Incarcérée à l’Ecole nationale de Gendarmerie à Abidjan, elle devrait recouvrer sa liberté dans le courant de la semaine.
L’épouse de l’ancien président Laurent Gbagbo actuellement détenu à La Haye, avait été condamnée en 2015 à 20 ans de prison pour « complot contre l’autorité de l’Etat, participation à un mouvement insurrectionnel et troubles à l’ordre public ».
Champagne et danses
Les « Gbagbo ou rien », comme on les appelle Abidjan, ont savouré la mise en liberté annoncée de Simone, l’une des fondatrices de leur formation politique, le Front populaire ivoirien (FPI). Réunis quelques heures après cette annonce chez Sangaré Aboudrahamane, président par intérim de l’aile du FPI restée loyale à Laurent Gbagbo, ils ont sablé le champagne, dansé et crié de joie. « La tristesse n’a jamais remplacé l’espoir dans votre cœur. Votre détermination a payé. Aujourd’hui, le temps de rire commence. S’il y eut un soir, il y aura un matin. Vive la Côte d’Ivoire. Souhaitons que ce qu’on vient d’apprendre annonce des lendemains meilleurs. La victoire est collective, je vous félicite », a déclaré Sangaré Aboudrahamane, visiblement ému.
L’autre branche du parti de Laurent Gbagbo, reconnue par les autorités ivoiriennes et dirigée par l’ancien Premier ministre Pascal Affi N’Guessan, a également salué la décision présidentielle. « Le FPI félicite le gouvernement pour la libération de Mme Simone Gbagbo et de tous les détenus politiques civils qui croupissaient injustement depuis de nombreuses années dans les geôles du pouvoir. C’est un geste de décrispation que le FPI apprécie à sa juste valeur », a déclaré Agnès Monnet, secrétaire générale de la branche.
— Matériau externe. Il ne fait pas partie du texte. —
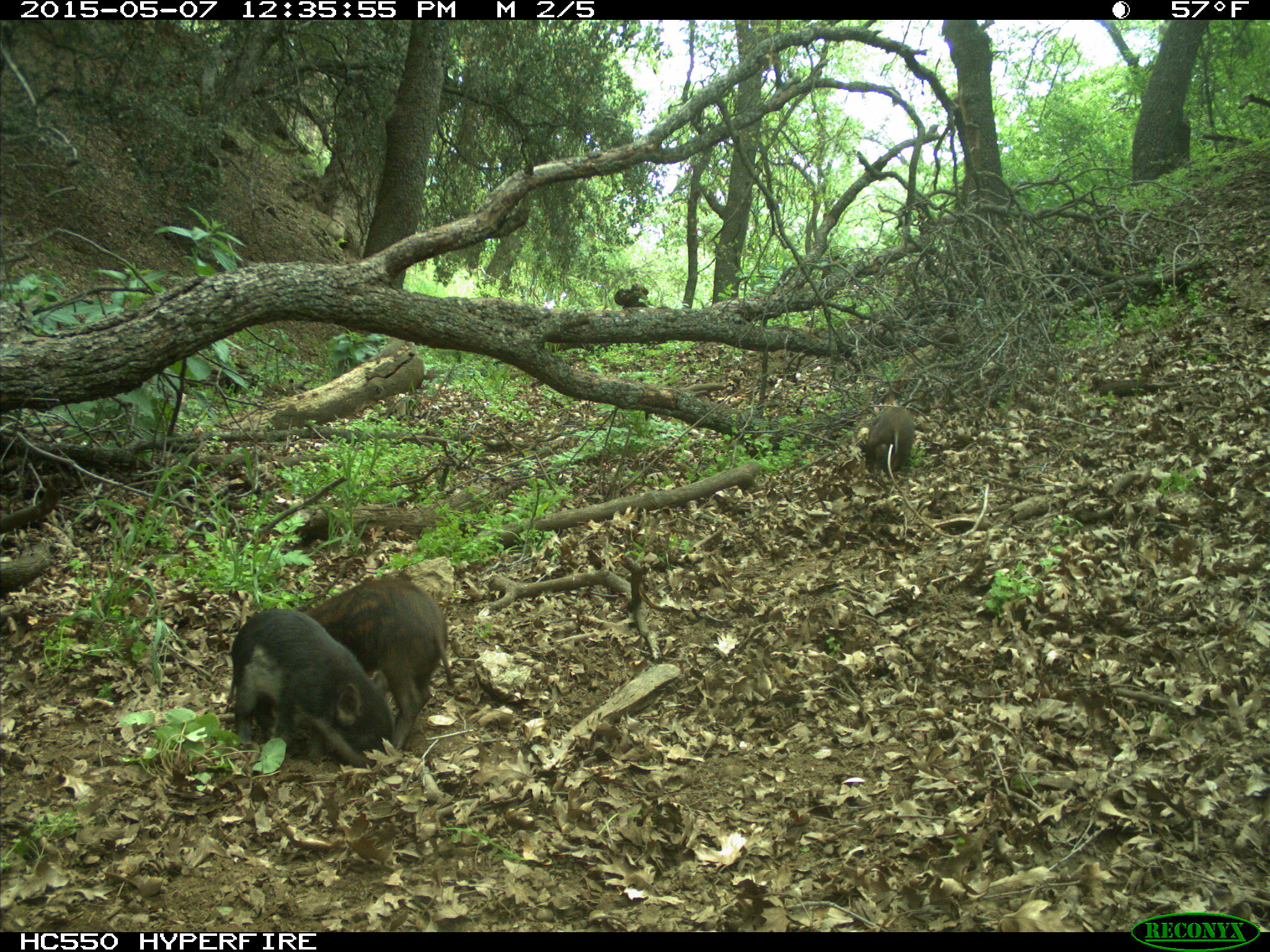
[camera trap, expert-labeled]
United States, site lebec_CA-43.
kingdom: Animalia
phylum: Chordata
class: Mammalia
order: Artiodactyla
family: Suidae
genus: Sus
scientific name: Sus scrofa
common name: wild boar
Le Parti démocratique de Côte d’Ivoire (PDCI), de l’ancien président Henri Konan Bédié, s’est également félicité de cette amnistie, en remerciant, non pas le président Ouattara, mais « la communauté internationale » et tous ceux qui ont œuvré en « secret » à la prise de cette décision.
« Merci au PRADO »
Sous couvert de l’anonymat, un conseiller du chef de l’Etat ivoirien a loué le geste de son patron. « Le président a encore montré qu’il est un homme de paix. La décrispation tant voulue est enfin là. Il est temps que tous les Ivoiriens se retrouvent ».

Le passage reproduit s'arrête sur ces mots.